═════ Texte du document ═════
Le Pape et les aigles

La Pologne ne fait pas parler d’elle pour des raisons très réjouissantes ses dernières années. Le gouvernement en place applique une politique de plus en plus autoritaire et conservatrice dans une société où l’intégrisme catholique grignote, notamment les droits des femmes. Cracovie pourrait être l’épicentre de cette poussée religieuse, puisque la ville d’origine de Karol Wojtyla, dit Jean Paul II. Le berceau du pape, un lieu de pèlerinage en France, voilà qui méritait une ligne aérienne depuis Lourdes.

Face à Sainte Marie

De la place Rinek Glowny avec sa halle aux grains et sa basilique Sainte Marie au château fort de Wawel, le centre médiéval de Cracovie est parfaitement conservé. Bien que la ville ne soit pas la capitale, elle est considérée par son histoire comme le cœur de la nation polonaise. Une lignée de rois aux noms aussi charmants que Boleslas, Casimir ou Sigismond ont régné sur un pays souverain. Sans parler du légendaire Krakus qui a donné son nom à la ville. Un pays qui a subi les invasions des Tatars et des Mongols et qui connaîtra maintes occupations par la suite, de par ses voisins allemands, prussiens et russes. Il n’est donc pas étonnant de croiser des colosses au crâne rasé, arborant l’aigle des armoiries sur leur t-shirt moulant laissant imaginer des passions pour la musculation et la bagarre. On passe au large.

Mais c’est aussi une ville de lumière. Son université qui fut la première d’Europe centrale a notamment accueilli Nicolas Copernic. Celui-là même qui a découvert que la Terre tournait autour du soleil. L’université renferme aujourd’hui le premier globe terrestre jamais fabriqué, avant la Terre était plate.
═════ Données extraites ═════
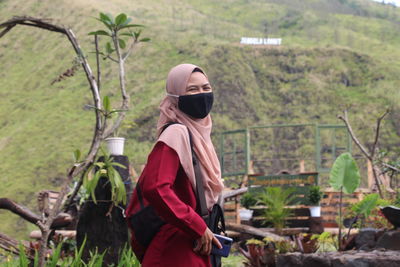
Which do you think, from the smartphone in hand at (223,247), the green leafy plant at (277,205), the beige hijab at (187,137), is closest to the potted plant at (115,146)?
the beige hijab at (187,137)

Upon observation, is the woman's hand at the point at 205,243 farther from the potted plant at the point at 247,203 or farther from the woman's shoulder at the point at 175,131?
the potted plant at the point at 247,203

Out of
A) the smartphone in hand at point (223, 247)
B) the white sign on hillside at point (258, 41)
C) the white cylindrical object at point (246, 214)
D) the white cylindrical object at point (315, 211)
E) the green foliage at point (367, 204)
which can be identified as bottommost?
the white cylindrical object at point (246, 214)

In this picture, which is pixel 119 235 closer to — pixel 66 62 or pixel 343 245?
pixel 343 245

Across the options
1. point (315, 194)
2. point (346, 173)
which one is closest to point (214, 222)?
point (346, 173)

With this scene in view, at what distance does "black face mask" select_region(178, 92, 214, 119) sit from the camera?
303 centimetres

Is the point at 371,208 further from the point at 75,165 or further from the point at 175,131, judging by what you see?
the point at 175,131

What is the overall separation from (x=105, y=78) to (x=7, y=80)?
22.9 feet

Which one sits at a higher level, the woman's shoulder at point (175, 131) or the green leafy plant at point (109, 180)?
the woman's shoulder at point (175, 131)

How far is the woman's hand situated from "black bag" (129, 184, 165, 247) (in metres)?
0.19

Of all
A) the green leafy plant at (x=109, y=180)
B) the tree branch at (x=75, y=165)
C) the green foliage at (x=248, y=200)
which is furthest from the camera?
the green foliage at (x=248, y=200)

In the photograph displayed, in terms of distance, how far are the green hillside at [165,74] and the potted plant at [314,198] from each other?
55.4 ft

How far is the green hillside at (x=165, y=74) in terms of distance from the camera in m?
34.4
═════
═════ Données extraites ═════
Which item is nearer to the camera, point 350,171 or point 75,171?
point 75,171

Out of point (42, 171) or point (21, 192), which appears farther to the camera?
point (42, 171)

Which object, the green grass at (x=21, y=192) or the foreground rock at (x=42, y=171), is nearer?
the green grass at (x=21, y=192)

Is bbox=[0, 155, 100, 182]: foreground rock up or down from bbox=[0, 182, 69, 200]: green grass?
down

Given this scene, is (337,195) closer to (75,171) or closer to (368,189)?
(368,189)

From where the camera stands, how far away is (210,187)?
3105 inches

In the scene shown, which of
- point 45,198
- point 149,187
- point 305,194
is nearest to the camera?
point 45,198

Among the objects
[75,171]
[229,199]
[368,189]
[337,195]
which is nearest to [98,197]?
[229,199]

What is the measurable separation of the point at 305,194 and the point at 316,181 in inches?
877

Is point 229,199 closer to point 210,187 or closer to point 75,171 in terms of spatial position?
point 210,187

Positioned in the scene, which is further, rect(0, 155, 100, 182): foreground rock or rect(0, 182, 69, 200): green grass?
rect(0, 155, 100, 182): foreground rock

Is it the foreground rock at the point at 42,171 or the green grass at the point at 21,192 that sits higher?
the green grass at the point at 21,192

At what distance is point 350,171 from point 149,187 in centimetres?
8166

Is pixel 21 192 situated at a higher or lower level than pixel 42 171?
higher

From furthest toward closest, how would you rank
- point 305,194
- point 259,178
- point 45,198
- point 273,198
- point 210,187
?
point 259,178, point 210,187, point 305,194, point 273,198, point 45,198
═════
» **Tâche 1**
Recopiez à l'identique les lignes des enregistrements, en commençant à celle qui contient « Is it the foreground » et en vous arrêtant après celle qui contient « point 259,178, point ».
» **Tâche 2**
Poursuivez le texte sur Cracovie à partir de sa dernière phrase.
Le texte et les enregistrements ne présentent aucun lien l'un avec l'autre.

» **Réponse rédigée 1**
Is it the foreground rock at the point at 42,171 or the green grass at the point at 21,192 that sits higher?
the green grass at the point at 21,192

At what distance is point 350,171 from point 149,187 in centimetres?
8166

Is pixel 21 192 situated at a higher or lower level than pixel 42 171?
higher

From furthest toward closest, how would you rank
- point 305,194
- point 259,178
- point 45,198
- point 273,198
- point 210,187
?
point 259,178, point 210,187, point 305,194, point 273,198, point 45,198

» **Réponse rédigée 2**
Quartier Kazmierz

Au sud de la forteresse, on rentre dans le quartier de Kazmierz, du nom d’un roi précité. Il paraît délabré mais on se rend vite compte de la belle vie qui y règne. Terrasses, restaurants, petits commerces indépendants, on rentre dans le royaume du « Do It Yourself ». Street art bien senti, mobilier de récup’, tous les signes du quartier bohème. Mais pas du bobo à la parisienne avec des magasins de meubles scandinaves, non, du bobo à la slave, le modèle original. De la musique klezmer s’échappe d’une ancienne synagogue, désormais librairie. L’histoire de ces rues en plein essor est funeste, c’était le quartier juif. Quand les nazis sont entrés en Pologne, ils l’ont vidé. Des milliers de personnes. Comme on en avez aussi pris conscience à Trebic en République Tchèque. Et Auschwitz n’est que quelques dizaines kilomètres à l’ouest de Cracovie.

Façades de Kazmierz

Où manger ?

Il est moyennement bien venu de parler de manger après l’évocation des camps de la mort, mais l’histoire du Bagel Mama, rue Dajwor, est liée. On penserait que le Bagel vient des Etats Unis, tout comme le hamburger. D’ailleurs, l’extrémité est du quartier a le charme désordonné des rives de l’Hudson, des terrains vagues délimités de grillages des bordures de Manhattan. Mais le bagel est en fait un plat originaire d’Europe centrale, la communauté juive qui l’a amené dans ses bagages en traversant l’Atlantique. Et deuxième surprises, le patron est un New Yorkais, descendant de juifs de Kazmierz, qui a fait le chemin inverse. C’est bon et l’histoire est belle ! Voir le Bagel Mama sur Tripadvisor.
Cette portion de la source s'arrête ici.